[Items from a data source]
▽

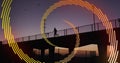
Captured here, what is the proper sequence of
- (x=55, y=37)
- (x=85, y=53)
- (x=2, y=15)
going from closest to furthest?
(x=2, y=15), (x=55, y=37), (x=85, y=53)

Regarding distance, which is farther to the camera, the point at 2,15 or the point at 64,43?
the point at 64,43

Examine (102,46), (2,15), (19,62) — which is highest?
(2,15)

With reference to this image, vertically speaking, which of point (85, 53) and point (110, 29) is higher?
point (110, 29)

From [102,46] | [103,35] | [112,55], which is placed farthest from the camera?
[102,46]

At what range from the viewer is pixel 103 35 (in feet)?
128

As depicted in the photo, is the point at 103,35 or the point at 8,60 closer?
the point at 103,35

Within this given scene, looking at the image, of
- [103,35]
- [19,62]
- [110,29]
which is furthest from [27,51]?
[110,29]

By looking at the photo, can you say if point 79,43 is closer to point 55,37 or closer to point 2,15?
point 55,37

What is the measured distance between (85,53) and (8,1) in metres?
34.5

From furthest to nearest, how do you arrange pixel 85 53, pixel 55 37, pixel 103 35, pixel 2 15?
pixel 85 53
pixel 55 37
pixel 103 35
pixel 2 15

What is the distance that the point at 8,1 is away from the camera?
35.0m

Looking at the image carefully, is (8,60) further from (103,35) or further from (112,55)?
(112,55)

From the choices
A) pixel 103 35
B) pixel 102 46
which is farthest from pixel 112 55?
pixel 102 46

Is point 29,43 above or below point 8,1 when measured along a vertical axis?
below
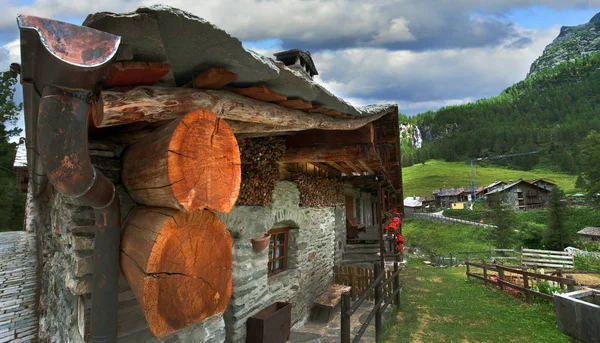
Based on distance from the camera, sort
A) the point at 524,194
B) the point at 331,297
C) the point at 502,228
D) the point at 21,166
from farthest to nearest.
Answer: the point at 524,194 → the point at 502,228 → the point at 331,297 → the point at 21,166

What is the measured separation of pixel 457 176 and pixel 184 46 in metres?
75.0

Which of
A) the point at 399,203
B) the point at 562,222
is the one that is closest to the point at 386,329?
the point at 399,203

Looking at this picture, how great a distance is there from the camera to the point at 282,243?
584cm

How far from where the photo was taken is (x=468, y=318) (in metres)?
6.91

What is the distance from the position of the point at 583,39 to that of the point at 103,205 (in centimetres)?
22165

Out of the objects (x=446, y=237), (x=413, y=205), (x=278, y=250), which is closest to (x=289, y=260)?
(x=278, y=250)

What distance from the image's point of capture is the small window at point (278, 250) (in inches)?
215

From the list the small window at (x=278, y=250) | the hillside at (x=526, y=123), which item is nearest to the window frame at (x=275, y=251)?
the small window at (x=278, y=250)

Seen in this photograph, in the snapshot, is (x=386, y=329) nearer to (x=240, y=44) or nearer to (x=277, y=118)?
(x=277, y=118)

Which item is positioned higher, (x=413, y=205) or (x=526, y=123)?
(x=526, y=123)

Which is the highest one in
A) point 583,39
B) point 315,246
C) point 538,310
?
point 583,39

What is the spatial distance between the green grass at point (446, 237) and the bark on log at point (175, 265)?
2830cm

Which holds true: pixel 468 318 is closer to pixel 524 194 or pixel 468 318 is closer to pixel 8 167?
pixel 8 167

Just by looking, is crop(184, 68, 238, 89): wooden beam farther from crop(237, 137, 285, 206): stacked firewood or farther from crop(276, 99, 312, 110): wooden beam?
crop(237, 137, 285, 206): stacked firewood
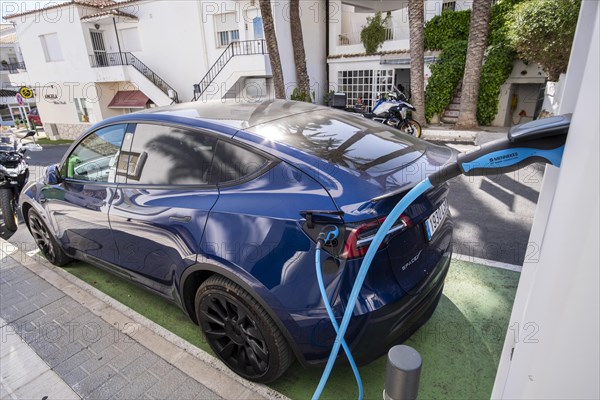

△

- _Aim_:
Format the entries as a JSON list of strings with one string per line, leaving out blank lines and any pictures. Start at the line containing "Just by looking, is" and continue through the end of the entries, including that first line.

- _Solution_:
[
  "Just by looking, is crop(184, 68, 238, 89): wooden beam farther from crop(237, 137, 285, 206): stacked firewood or farther from crop(276, 99, 312, 110): wooden beam?",
  "crop(237, 137, 285, 206): stacked firewood"
]